Launch via CLI or web UI

Submit workflow, notified on completion

3. Execute ⚙️

OSMO orchestrates tasks in workflow

Schedule tasks, manage dependencies

4. Iterate 🔄

Access results and refine

Versioned datasets, real-time monitoring

Example Workflow:

# Your entire physical AI pipeline in a YAML file
workflow:
  tasks:
  - name: simulation
    image: nvcr.io/nvidia/isaac-sim
    platform: rtx-pro-6000          # Runs on NVIDIA RTX PRO 6000 GPUs

  - name: train-policy
    image: nvcr.io/nvidia/pytorch
    platform: gb200                 # Runs on NVIDIA GB200 GPUs
    resources:
      gpu: 8
    inputs:                         # Feed the output of simulation task into training
     - task: simulation

  - name: evaluate-thor
    image: my-robot:latest
    platform: jetson-agx-thor       # Runs on NVIDIA Jetson AGX Thor
    inputs:
     - task: train-policy           # Feed the output of the training task into eval
    outputs:
     - dataset:
         name: thor-benchmark       # Save the output benchmark into a dataset

Key Benefits#

What You Can Do	Example Tutorial
Interactively develop on remote GPU nodes with VSCode, SSH, or Jupyter notebooks	Interactive Workflows
Generate synthetic data at scale using Isaac Sim or custom simulation environments	Isaac Sim SDG
Train models with diverse datasets across distributed GPU clusters	Model Training
Train policies for robots using data-parallel reinforcement learning	Reinforcement Learning
Validate models in simulation with hardware-in-the-loop testing	Hardware In The Loop
Transform and post-process data for iterative improvement	Working with Data
Benchmark system software on actual robot hardware (NVIDIA Jetson, custom platforms)	Hardware Testing

Bring Your Own Infrastructure#

Flexible Compute

Connect any Kubernetes cluster to OSMO—cloud (AWS EKS, Azure AKS, Google GKE), on-premise clusters, or embedded devices like NVIDIA Jetson.
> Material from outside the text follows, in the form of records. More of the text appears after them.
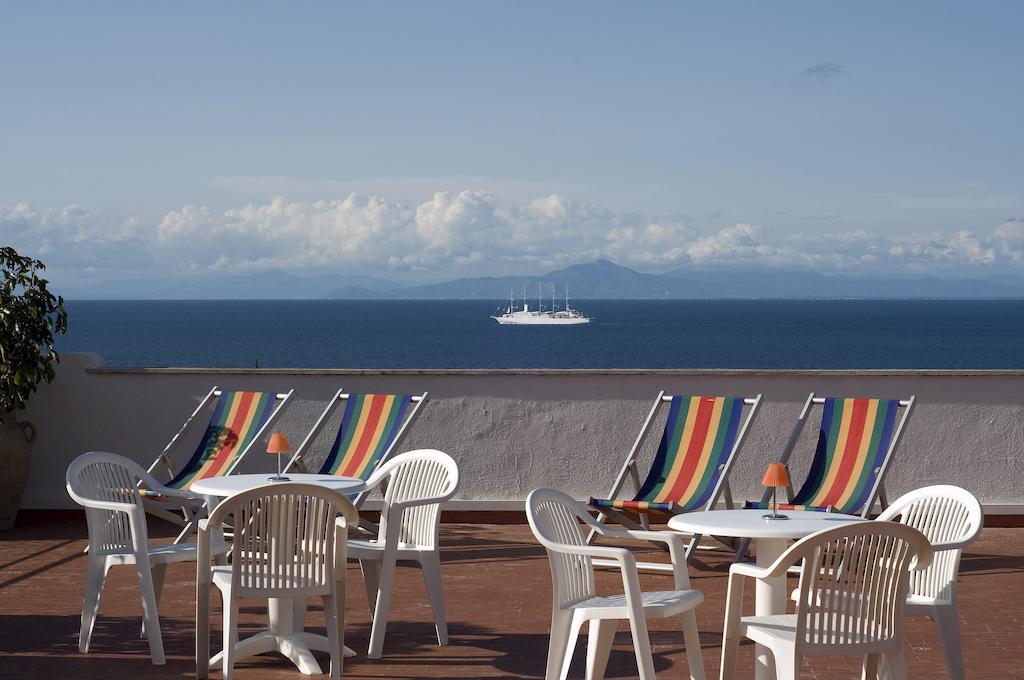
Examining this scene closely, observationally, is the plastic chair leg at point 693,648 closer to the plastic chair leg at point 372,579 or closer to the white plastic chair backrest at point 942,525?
the white plastic chair backrest at point 942,525

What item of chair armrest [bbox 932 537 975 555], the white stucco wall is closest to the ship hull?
the white stucco wall

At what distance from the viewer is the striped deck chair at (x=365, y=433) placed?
7445 millimetres

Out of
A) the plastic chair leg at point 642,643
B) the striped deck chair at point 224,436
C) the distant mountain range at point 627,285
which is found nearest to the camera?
the plastic chair leg at point 642,643

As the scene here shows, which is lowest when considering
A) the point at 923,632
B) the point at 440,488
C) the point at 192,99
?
the point at 923,632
OSMO enables you to share resources efficiently, optimizing for GPU utilization across heterogeneous hardware.

Flexible Storage

Connect any S3-compatible object storage or Azure Blob Storage. Store datasets and models with automatic version control, content-addressable deduplication, and seamless access across all compute backends.